**EXCERPTED RECORDS**:
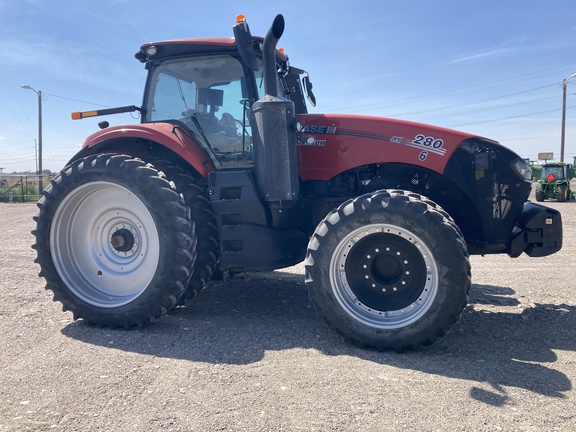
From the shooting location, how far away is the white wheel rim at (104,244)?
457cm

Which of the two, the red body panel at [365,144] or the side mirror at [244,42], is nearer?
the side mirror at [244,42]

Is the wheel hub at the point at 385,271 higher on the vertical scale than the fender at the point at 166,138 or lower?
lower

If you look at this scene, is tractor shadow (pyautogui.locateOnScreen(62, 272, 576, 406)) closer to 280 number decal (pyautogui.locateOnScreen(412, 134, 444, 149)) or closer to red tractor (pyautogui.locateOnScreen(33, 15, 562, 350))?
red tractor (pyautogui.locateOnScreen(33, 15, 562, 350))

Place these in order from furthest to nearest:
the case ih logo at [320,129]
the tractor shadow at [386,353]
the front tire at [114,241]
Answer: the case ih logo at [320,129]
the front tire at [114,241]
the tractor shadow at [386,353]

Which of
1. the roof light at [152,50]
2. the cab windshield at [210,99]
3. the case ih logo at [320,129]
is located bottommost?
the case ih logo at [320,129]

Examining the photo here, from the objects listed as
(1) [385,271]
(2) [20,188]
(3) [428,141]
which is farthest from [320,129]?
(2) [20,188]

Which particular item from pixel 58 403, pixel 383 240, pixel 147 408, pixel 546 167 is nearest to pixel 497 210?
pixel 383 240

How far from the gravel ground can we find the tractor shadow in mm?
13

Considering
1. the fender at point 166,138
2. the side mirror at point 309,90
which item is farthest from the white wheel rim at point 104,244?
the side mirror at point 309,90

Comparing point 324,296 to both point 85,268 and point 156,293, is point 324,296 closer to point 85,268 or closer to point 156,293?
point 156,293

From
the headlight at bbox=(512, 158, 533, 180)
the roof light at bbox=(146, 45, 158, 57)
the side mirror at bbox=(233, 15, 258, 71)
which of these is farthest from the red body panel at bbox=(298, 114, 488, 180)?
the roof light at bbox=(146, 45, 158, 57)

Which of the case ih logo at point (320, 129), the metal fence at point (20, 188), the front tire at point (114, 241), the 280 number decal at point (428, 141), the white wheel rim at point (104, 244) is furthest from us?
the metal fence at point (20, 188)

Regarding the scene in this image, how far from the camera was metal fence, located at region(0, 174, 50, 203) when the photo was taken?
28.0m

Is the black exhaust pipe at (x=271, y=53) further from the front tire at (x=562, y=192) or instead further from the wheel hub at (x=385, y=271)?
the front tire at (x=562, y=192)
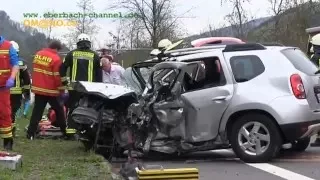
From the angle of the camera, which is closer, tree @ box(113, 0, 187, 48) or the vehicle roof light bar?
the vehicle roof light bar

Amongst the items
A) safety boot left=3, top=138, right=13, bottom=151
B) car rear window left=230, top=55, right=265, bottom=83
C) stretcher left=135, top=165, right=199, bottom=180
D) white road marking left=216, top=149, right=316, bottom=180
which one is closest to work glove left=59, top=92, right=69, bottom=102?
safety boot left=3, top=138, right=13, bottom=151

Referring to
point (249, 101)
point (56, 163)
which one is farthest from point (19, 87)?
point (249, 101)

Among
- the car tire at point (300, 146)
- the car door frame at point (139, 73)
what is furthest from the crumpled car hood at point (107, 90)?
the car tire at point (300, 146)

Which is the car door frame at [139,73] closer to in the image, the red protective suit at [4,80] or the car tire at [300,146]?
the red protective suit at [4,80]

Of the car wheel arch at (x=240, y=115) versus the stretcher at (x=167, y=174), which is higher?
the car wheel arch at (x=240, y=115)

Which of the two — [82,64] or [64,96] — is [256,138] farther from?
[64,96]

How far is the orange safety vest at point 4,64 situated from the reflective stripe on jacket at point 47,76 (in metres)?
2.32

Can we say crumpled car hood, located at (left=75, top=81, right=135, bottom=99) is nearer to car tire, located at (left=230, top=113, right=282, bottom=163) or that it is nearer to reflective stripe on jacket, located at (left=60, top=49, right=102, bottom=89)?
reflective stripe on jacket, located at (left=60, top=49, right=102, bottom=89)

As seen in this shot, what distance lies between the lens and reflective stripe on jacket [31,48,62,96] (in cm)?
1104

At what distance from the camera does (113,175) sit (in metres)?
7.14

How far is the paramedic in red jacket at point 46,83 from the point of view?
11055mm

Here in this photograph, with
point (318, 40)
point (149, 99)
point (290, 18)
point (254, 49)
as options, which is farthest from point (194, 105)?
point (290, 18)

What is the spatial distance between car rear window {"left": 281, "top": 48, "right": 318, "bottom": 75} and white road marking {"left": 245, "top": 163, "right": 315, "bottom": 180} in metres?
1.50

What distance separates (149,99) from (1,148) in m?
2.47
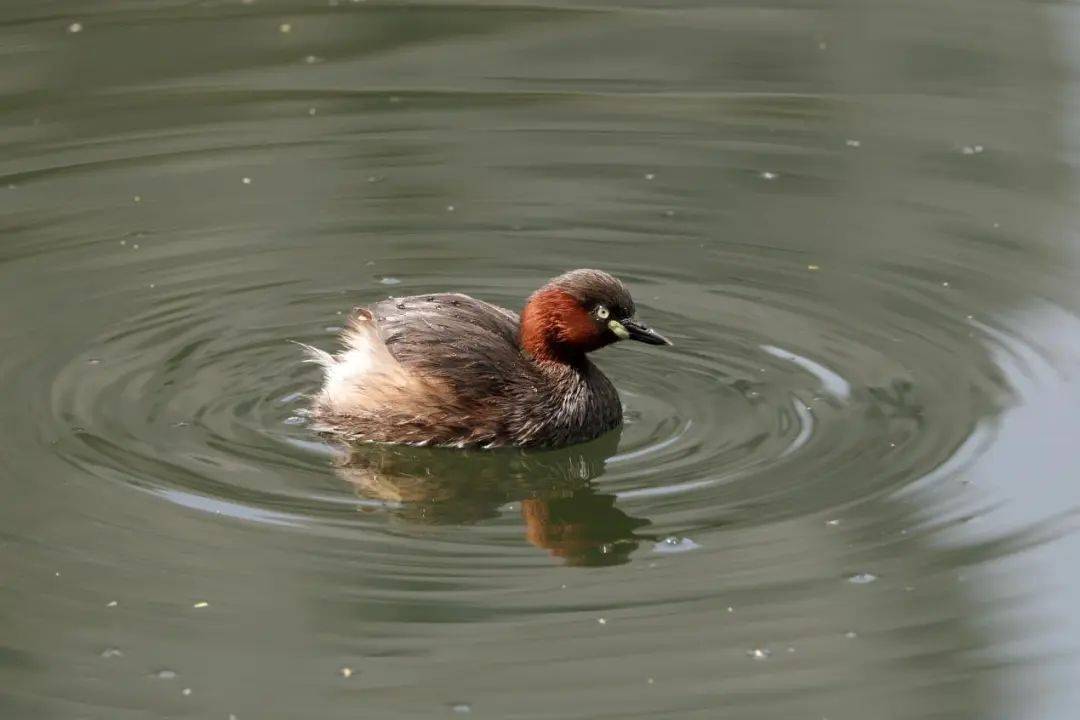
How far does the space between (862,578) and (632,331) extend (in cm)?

**SHORT TASK**:
Starting with the row containing "What distance separates" and going on through the end of the rows, write those lines out again with "distance" swapped for "gap" and nothing else changed. Leave the pictures out of your answer.

**COMPLETE ANSWER**:
What gap separates (149,99) from (1,148) in m?
2.47
How far does the space between (862,578) and (632,331) extend (in cm)?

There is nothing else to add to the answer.